Not only does Cesar rehabilitate those misbehaving mutts, he can also reach out to help the handicapped. My number two episode is the touching story of Binkey, the two legged mixed breed with no front legs. The pooch's owners have spent hours developing a variety of carts and mobility aids, only to have Binkey reject them. Once the apparatus was strapped onto Binkey, he froze. Displaying the most pitiful face you could imagine, Binkey just did not want to be in a cart. Cesar to the rescue! After checking out the various gadgets the owners had built, Cesar picked out the one he thought most likely to succeed. With patience, love and perseverance, Cesar entices Binkey to take one small step, then another. Soon with a mix of praise and confidence, Binkey is on his way to scooting around. Just like his human counterparts, Binkey did not want pity or a push; he needed to be a dog - one with confidence and new found independence. All he needed was the support of his family and someone to show him how to be himself.
My number three episode involves Wilshire, a Dalmatian pup that is adopted by the L.A. Fire Department. Before Cesar, the pup is unruly, runs at will and has a tendency to pee wherever he likes. Cesar shows the team of firefighters how to claim space and food to keep the mascot from eating everything that is left unattended and how to keep Wilshire safe, claiming space and blocking the dog from running out into traffic every time the door opens. Housebreaking is a breeze for the Dog Whisperer, training the firefighters that repetition and timing is everything. Floors are dry, meals are safe and so is Wilshire. This episode is near to my heart as my father was the local fire chief and I grew up around the fire house and Dalmatians. They can certainly be a difficult breed without the time and devotion of all the firefighters, on all shifts. Once trained, however, the Dalmatian will give back every bit of devotion and affection that it receives.
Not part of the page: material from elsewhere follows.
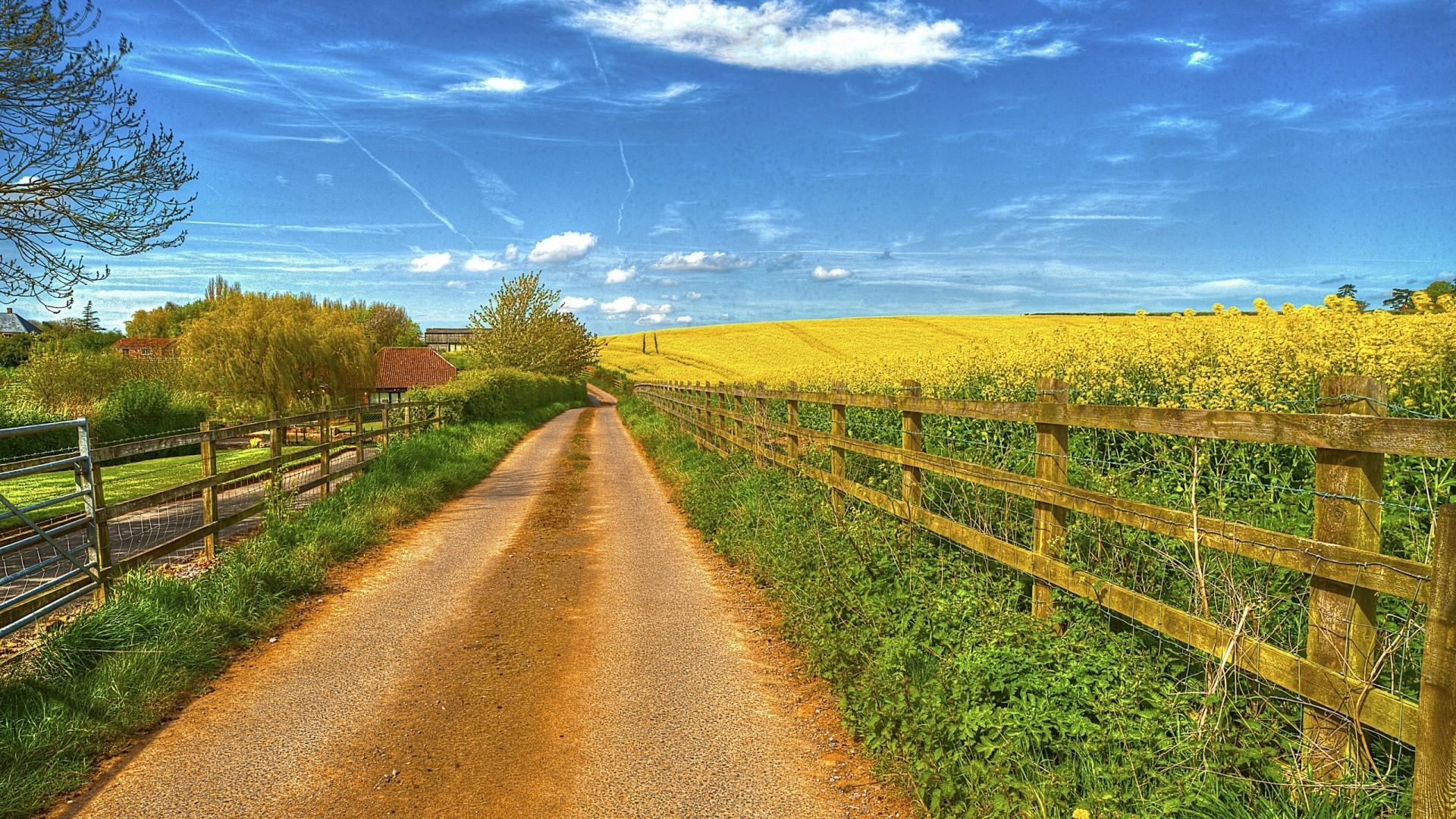 Village Road Farm Fencing Wallpaper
Another great episode is from season four. This is the episode involving Kathy Griffin, comedian, aptly named "My Life on the Dog List." Ms. Griffin had beaten Cesar out for an Emmy award and ends up putting the trophy on the line if Cesar can work his magic. Kathy's dogs are aggressive towards other dogs in the neighborhood. Although they reside in a very ritzy area, the dogs are as obnoxious as any junk yard mutts. Cesar spends a little time with the pooches and, as always, recommends exercise as the best medicine. Kathy Griffin is funny, as always, but not only adds humor to the episode. By offering up the Emmy, betting against the master, she solidifies the quality of the Dog Whisperer. Having taken the Emmy away from Cesar at the awards ceremony, it is only fitting that Cesar demonstrate, first hand, why he deserved it in the first place.
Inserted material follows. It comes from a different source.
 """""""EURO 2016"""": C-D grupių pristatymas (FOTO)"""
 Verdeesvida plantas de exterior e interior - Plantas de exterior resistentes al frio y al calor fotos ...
Of course you can't talk about the best episodes of Dog Whisperer without mentioning the one that started it all. Episode number one featured another one of those tiny terrors, Nu-Nu the Chihuahua. Nu-Nu was previously a stray and was adopted from a vet hospital by Tina, thinking Nu-Nu was just scared and in need of love. "After months of trying different methods and trainers (including one who suggested putting him down) and tons of love, I answered an ad on Craigslist that asked if you were at your wits' end and needed help with your aggressive dog," says Tina. The rest, as they say, is history.
Cesar Millan is the real thing. As entertaining as his show is, Cesar performs a real service for not only the people who own the dogs, but the dogs he treats, as evidenced by his 100th episode celebration and all of the successes that attended, both human and canine. Cesar touches lives, teaching people how to interact with their animals and in the process giving many animals that are unhappy the peace they need to live fulfilling lives with their owners.